◆ **Records shown**:
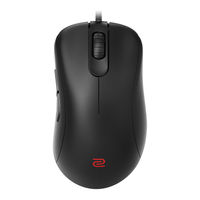 Benq EC3-C User Manual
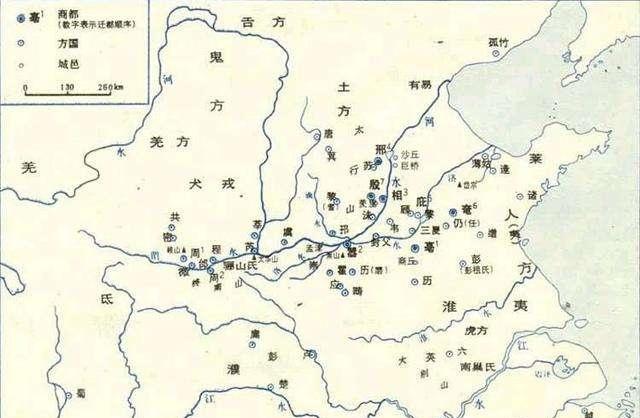 中国最久的朝代排行(历史上哪个朝代历时最悠久)插图1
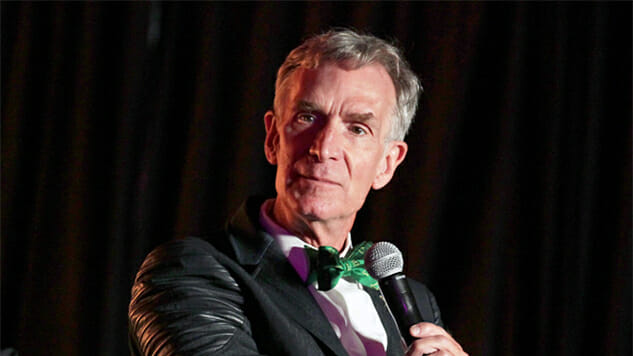 Bill Nye the Science Guy is Suing Disney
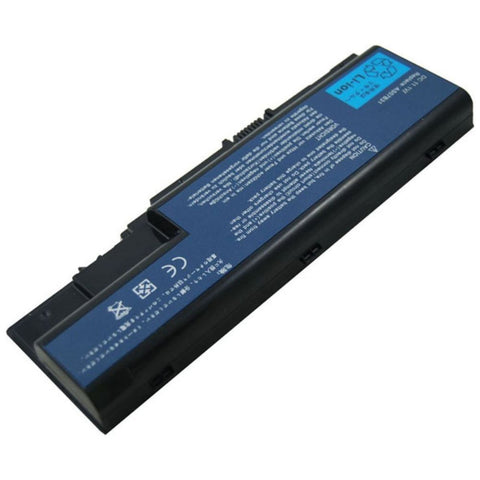 [ORIGINAL] Acer AS6930-6455 Laptop Battery - 11.1V AS07B31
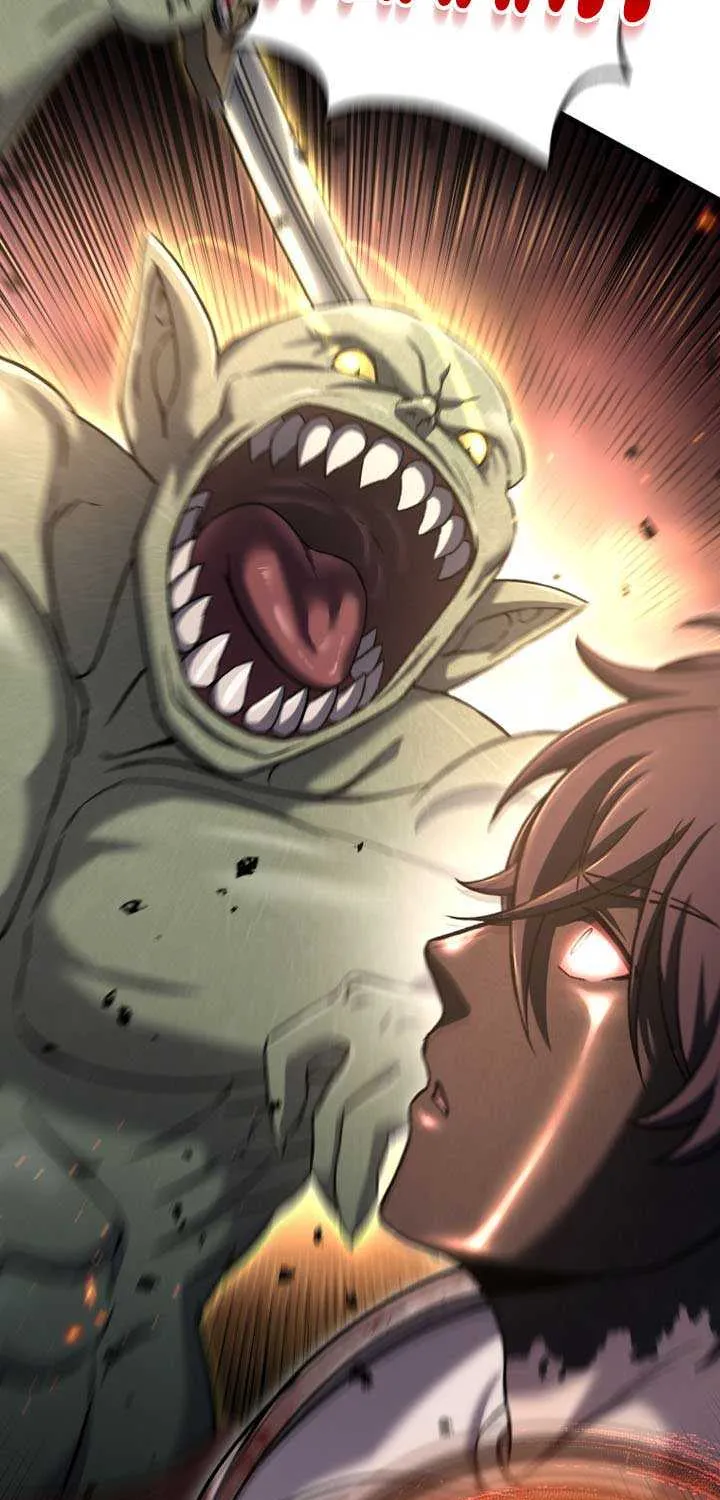 Solo Reincarnation Chapter 55 page 5 - 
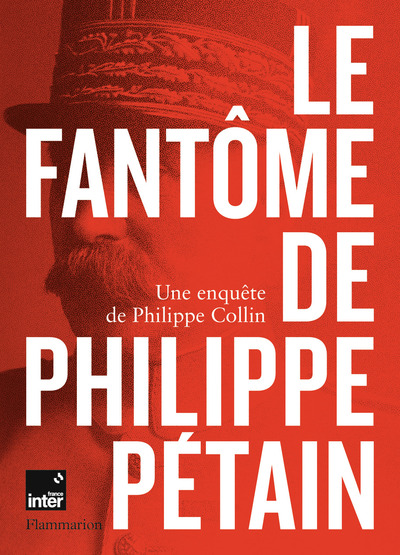 FANTOME DE PHILIPPE PETAIN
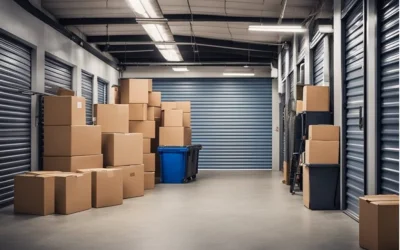 Bağcılar Eşya Depolama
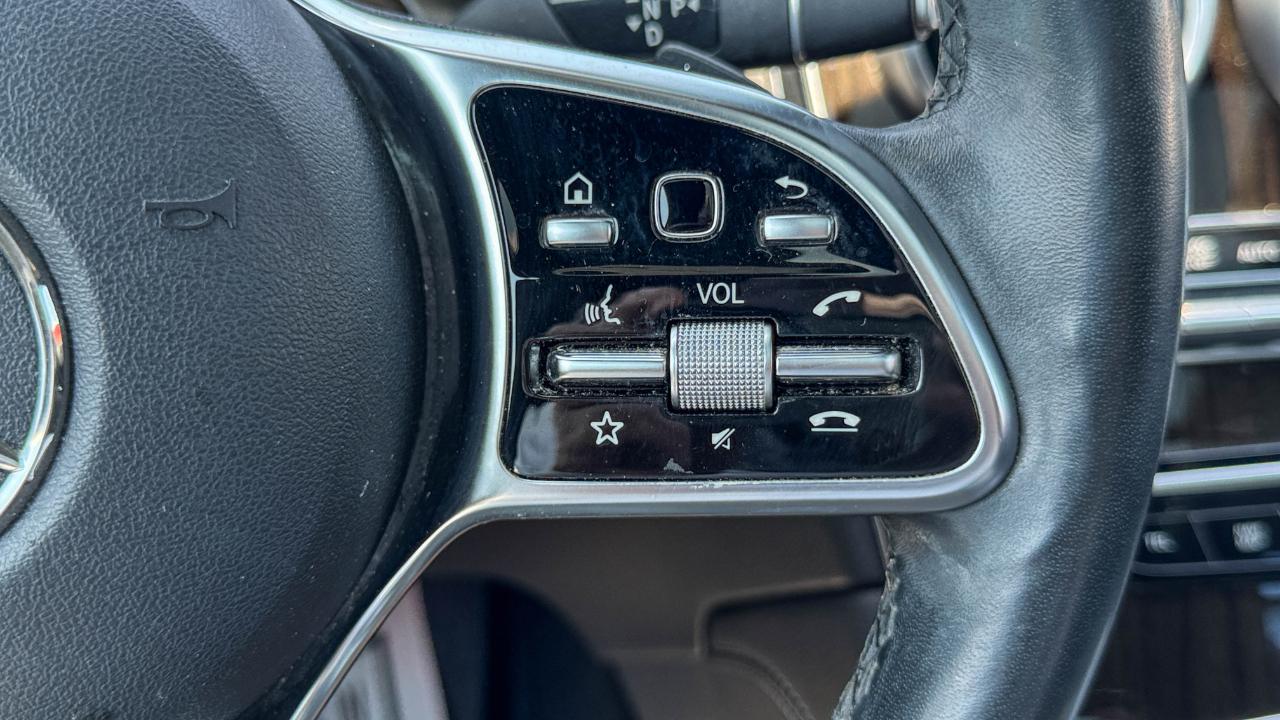 Mercedes-Benz GLC GLC 300 4MATIC SUV 2020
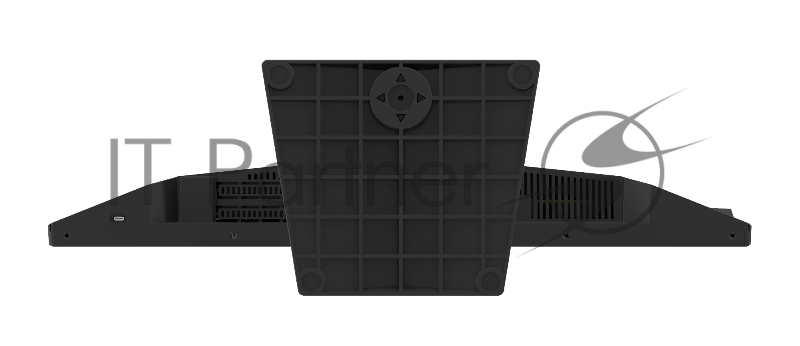 Моноблок Digma PRO AiO 27i 27 2K i7 1165G7 (2.8) 16Gb SSD1Tb Iris Xe Windows 11 Professional GbitEth WiFi BT 90W клавиатура мышь Cam черный 2560x1440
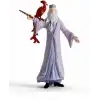 Schleich Wizarding World of Harry Potter: Albus Dumbledore Fawkes Figür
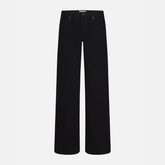 The Corduroy Swing in Espresso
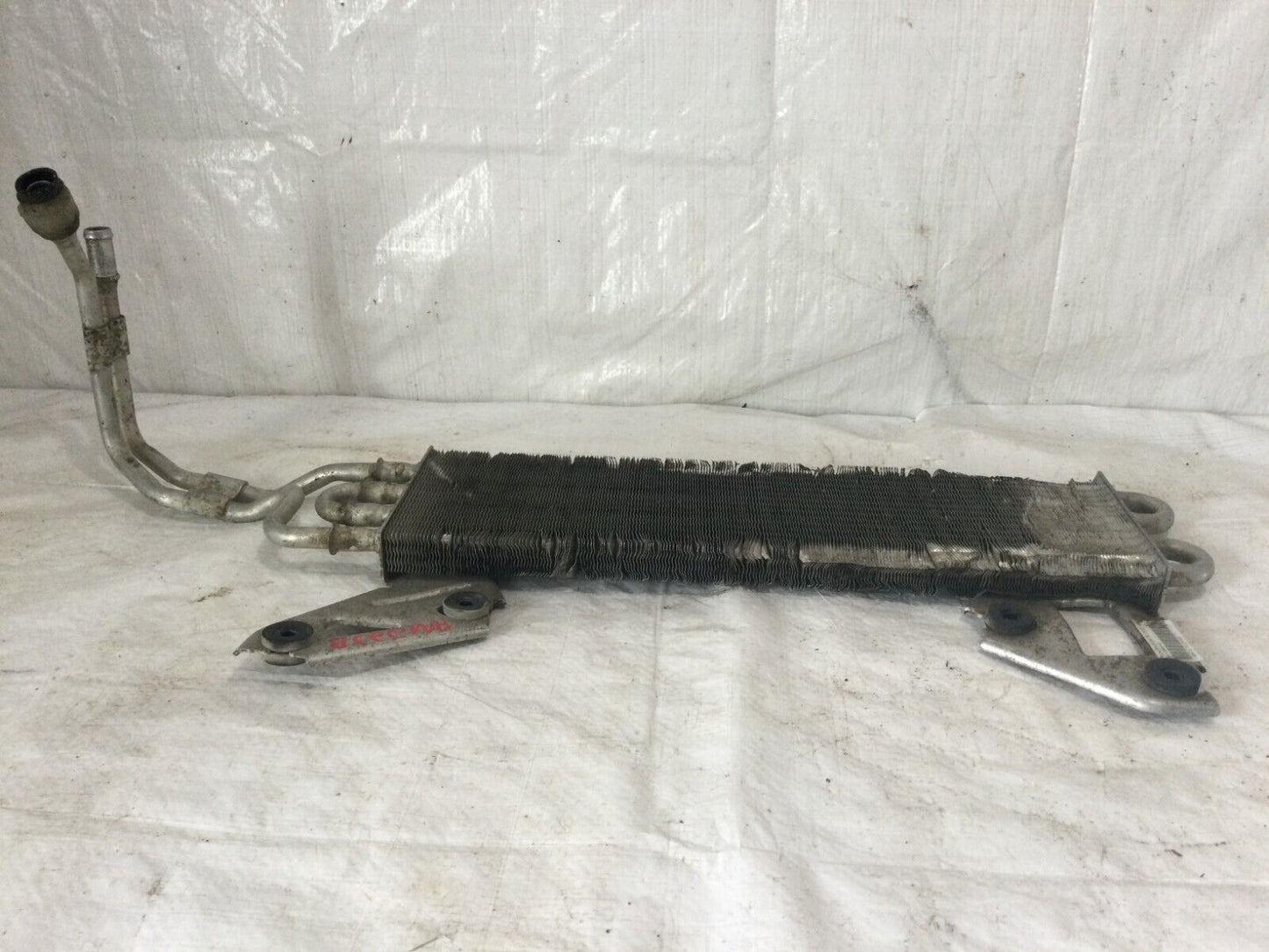 2016-2019 Dodge Ram 3500 Power Steering Cooler 68110945AB OEM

◆ **About this task**: Please copy out all twelve lines above character for character, omitting the pictures.

◆ **Reply to the exercise**:
 Benq EC3-C User Manual
 中国最久的朝代排行(历史上哪个朝代历时最悠久)插图1
 Bill Nye the Science Guy is Suing Disney
 [ORIGINAL] Acer AS6930-6455 Laptop Battery - 11.1V AS07B31
 Solo Reincarnation Chapter 55 page 5 - 
 FANTOME DE PHILIPPE PETAIN
 Bağcılar Eşya Depolama
 Mercedes-Benz GLC GLC 300 4MATIC SUV 2020
 Моноблок Digma PRO AiO 27i 27 2K i7 1165G7 (2.8) 16Gb SSD1Tb Iris Xe Windows 11 Professional GbitEth WiFi BT 90W клавиатура мышь Cam черный 2560x1440
 Schleich Wizarding World of Harry Potter: Albus Dumbledore Fawkes Figür
 The Corduroy Swing in Espresso
 2016-2019 Dodge Ram 3500 Power Steering Cooler 68110945AB OEM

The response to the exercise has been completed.